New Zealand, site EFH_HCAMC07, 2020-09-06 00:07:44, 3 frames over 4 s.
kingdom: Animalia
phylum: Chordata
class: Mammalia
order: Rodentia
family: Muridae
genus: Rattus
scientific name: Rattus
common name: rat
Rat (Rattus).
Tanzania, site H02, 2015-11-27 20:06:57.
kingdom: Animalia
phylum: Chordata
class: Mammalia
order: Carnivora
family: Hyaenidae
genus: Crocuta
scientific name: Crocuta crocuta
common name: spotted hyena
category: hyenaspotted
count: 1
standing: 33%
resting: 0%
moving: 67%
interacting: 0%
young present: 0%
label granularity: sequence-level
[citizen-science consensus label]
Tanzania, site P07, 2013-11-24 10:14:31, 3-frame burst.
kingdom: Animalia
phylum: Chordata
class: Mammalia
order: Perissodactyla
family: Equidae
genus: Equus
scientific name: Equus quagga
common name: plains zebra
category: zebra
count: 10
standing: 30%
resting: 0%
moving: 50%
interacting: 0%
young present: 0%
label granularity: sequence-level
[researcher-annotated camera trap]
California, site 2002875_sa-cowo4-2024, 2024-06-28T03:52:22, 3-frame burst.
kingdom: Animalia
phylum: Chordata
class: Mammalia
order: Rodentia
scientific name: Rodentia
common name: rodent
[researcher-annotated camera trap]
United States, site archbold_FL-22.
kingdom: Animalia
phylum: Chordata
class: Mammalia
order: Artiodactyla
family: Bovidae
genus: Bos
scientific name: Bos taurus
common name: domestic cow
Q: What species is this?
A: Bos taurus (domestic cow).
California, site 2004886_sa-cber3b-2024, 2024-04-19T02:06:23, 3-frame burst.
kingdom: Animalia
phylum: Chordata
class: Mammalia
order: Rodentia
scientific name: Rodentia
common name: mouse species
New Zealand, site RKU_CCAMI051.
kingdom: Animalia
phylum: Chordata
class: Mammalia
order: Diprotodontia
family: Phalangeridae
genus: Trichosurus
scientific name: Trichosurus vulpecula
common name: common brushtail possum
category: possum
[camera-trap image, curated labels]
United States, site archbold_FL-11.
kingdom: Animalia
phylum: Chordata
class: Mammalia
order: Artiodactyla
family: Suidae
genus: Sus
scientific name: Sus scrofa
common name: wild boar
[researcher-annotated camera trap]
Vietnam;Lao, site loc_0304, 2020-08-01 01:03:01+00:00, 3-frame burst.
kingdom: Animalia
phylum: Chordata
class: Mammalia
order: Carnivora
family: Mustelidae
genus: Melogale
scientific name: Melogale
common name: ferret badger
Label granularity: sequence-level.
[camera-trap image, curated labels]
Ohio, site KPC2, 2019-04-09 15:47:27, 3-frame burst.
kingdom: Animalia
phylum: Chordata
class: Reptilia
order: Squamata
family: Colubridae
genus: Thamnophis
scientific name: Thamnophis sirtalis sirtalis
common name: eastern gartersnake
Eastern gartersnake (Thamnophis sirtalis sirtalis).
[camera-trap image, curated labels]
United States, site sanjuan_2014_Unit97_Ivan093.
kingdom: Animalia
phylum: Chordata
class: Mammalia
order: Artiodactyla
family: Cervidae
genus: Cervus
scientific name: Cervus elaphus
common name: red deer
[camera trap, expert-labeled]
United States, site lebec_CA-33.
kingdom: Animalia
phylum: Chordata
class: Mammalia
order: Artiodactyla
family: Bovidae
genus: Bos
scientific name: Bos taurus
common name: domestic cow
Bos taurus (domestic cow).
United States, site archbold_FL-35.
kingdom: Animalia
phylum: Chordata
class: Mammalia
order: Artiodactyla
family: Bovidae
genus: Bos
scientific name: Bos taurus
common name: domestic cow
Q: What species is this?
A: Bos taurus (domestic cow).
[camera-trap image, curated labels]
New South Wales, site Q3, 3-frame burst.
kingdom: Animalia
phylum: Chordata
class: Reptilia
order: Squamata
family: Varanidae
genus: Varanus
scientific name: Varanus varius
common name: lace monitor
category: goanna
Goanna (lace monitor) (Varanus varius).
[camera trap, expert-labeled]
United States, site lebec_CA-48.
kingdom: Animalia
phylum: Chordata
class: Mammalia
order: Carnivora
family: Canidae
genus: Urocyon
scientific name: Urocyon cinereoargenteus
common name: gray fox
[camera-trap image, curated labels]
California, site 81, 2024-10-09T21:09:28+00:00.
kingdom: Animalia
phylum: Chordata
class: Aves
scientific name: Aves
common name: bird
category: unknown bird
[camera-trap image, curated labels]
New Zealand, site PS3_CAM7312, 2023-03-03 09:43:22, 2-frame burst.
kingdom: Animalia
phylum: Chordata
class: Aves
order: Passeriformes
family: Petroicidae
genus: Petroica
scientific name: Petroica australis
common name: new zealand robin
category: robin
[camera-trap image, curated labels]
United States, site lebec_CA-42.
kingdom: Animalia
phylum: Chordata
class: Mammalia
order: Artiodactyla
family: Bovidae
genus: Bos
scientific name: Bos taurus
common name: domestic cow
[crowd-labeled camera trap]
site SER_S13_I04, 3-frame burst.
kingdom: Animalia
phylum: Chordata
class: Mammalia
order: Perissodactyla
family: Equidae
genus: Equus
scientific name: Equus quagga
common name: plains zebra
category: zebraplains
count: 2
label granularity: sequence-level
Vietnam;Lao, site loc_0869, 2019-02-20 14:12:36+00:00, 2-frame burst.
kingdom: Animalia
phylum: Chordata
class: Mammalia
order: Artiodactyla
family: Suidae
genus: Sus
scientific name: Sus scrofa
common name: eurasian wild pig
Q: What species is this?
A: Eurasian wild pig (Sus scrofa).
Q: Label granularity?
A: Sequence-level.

···

Exercise description.
Repeat all of the records verbatim, leaving nothing out.

Response area.
New Zealand, site EFH_HCAMC07, 2020-09-06 00:07:44, 3 frames over 4 s.
kingdom: Animalia
phylum: Chordata
class: Mammalia
order: Rodentia
family: Muridae
genus: Rattus
scientific name: Rattus
common name: rat
Rat (Rattus).
Tanzania, site H02, 2015-11-27 20:06:57.
kingdom: Animalia
phylum: Chordata
class: Mammalia
order: Carnivora
family: Hyaenidae
genus: Crocuta
scientific name: Crocuta crocuta
common name: spotted hyena
category: hyenaspotted
count: 1
standing: 33%
resting: 0%
moving: 67%
interacting: 0%
young present: 0%
label granularity: sequence-level
[citizen-science consensus label]
Tanzania, site P07, 2013-11-24 10:14:31, 3-frame burst.
kingdom: Animalia
phylum: Chordata
class: Mammalia
order: Perissodactyla
family: Equidae
genus: Equus
scientific name: Equus quagga
common name: plains zebra
category: zebra
count: 10
standing: 30%
resting: 0%
moving: 50%
interacting: 0%
young present: 0%
label granularity: sequence-level
[researcher-annotated camera trap]
California, site 2002875_sa-cowo4-2024, 2024-06-28T03:52:22, 3-frame burst.
kingdom: Animalia
phylum: Chordata
class: Mammalia
order: Rodentia
scientific name: Rodentia
common name: rodent
[researcher-annotated camera trap]
United States, site archbold_FL-22.
kingdom: Animalia
phylum: Chordata
class: Mammalia
order: Artiodactyla
family: Bovidae
genus: Bos
scientific name: Bos taurus
common name: domestic cow
Q: What species is this?
A: Bos taurus (domestic cow).
California, site 2004886_sa-cber3b-2024, 2024-04-19T02:06:23, 3-frame burst.
kingdom: Animalia
phylum: Chordata
class: Mammalia
order: Rodentia
scientific name: Rodentia
common name: mouse species
New Zealand, site RKU_CCAMI051.
kingdom: Animalia
phylum: Chordata
class: Mammalia
order: Diprotodontia
family: Phalangeridae
genus: Trichosurus
scientific name: Trichosurus vulpecula
common name: common brushtail possum
category: possum
[camera-trap image, curated labels]
United States, site archbold_FL-11.
kingdom: Animalia
phylum: Chordata
class: Mammalia
order: Artiodactyla
family: Suidae
genus: Sus
scientific name: Sus scrofa
common name: wild boar
[researcher-annotated camera trap]
Vietnam;Lao, site loc_0304, 2020-08-01 01:03:01+00:00, 3-frame burst.
kingdom: Animalia
phylum: Chordata
class: Mammalia
order: Carnivora
family: Mustelidae
genus: Melogale
scientific name: Melogale
common name: ferret badger
Label granularity: sequence-level.
[camera-trap image, curated labels]
Ohio, site KPC2, 2019-04-09 15:47:27, 3-frame burst.
kingdom: Animalia
phylum: Chordata
class: Reptilia
order: Squamata
family: Colubridae
genus: Thamnophis
scientific name: Thamnophis sirtalis sirtalis
common name: eastern gartersnake
Eastern gartersnake (Thamnophis sirtalis sirtalis).
[camera-trap image, curated labels]
United States, site sanjuan_2014_Unit97_Ivan093.
kingdom: Animalia
phylum: Chordata
class: Mammalia
order: Artiodactyla
family: Cervidae
genus: Cervus
scientific name: Cervus elaphus
common name: red deer
[camera trap, expert-labeled]
United States, site lebec_CA-33.
kingdom: Animalia
phylum: Chordata
class: Mammalia
order: Artiodactyla
family: Bovidae
genus: Bos
scientific name: Bos taurus
common name: domestic cow
Bos taurus (domestic cow).
United States, site archbold_FL-35.
kingdom: Animalia
phylum: Chordata
class: Mammalia
order: Artiodactyla
family: Bovidae
genus: Bos
scientific name: Bos taurus
common name: domestic cow
Q: What species is this?
A: Bos taurus (domestic cow).
[camera-trap image, curated labels]
New South Wales, site Q3, 3-frame burst.
kingdom: Animalia
phylum: Chordata
class: Reptilia
order: Squamata
family: Varanidae
genus: Varanus
scientific name: Varanus varius
common name: lace monitor
category: goanna
Goanna (lace monitor) (Varanus varius).
[camera trap, expert-labeled]
United States, site lebec_CA-48.
kingdom: Animalia
phylum: Chordata
class: Mammalia
order: Carnivora
family: Canidae
genus: Urocyon
scientific name: Urocyon cinereoargenteus
common name: gray fox
[camera-trap image, curated labels]
California, site 81, 2024-10-09T21:09:28+00:00.
kingdom: Animalia
phylum: Chordata
class: Aves
scientific name: Aves
common name: bird
category: unknown bird
[camera-trap image, curated labels]
New Zealand, site PS3_CAM7312, 2023-03-03 09:43:22, 2-frame burst.
kingdom: Animalia
phylum: Chordata
class: Aves
order: Passeriformes
family: Petroicidae
genus: Petroica
scientific name: Petroica australis
common name: new zealand robin
category: robin
[camera-trap image, curated labels]
United States, site lebec_CA-42.
kingdom: Animalia
phylum: Chordata
class: Mammalia
order: Artiodactyla
family: Bovidae
genus: Bos
scientific name: Bos taurus
common name: domestic cow
[crowd-labeled camera trap]
site SER_S13_I04, 3-frame burst.
kingdom: Animalia
phylum: Chordata
class: Mammalia
order: Perissodactyla
family: Equidae
genus: Equus
scientific name: Equus quagga
common name: plains zebra
category: zebraplains
count: 2
label granularity: sequence-level
Vietnam;Lao, site loc_0869, 2019-02-20 14:12:36+00:00, 2-frame burst.
kingdom: Animalia
phylum: Chordata
class: Mammalia
order: Artiodactyla
family: Suidae
genus: Sus
scientific name: Sus scrofa
common name: eurasian wild pig
Q: What species is this?
A: Eurasian wild pig (Sus scrofa).
Q: Label granularity?
A: Sequence-level.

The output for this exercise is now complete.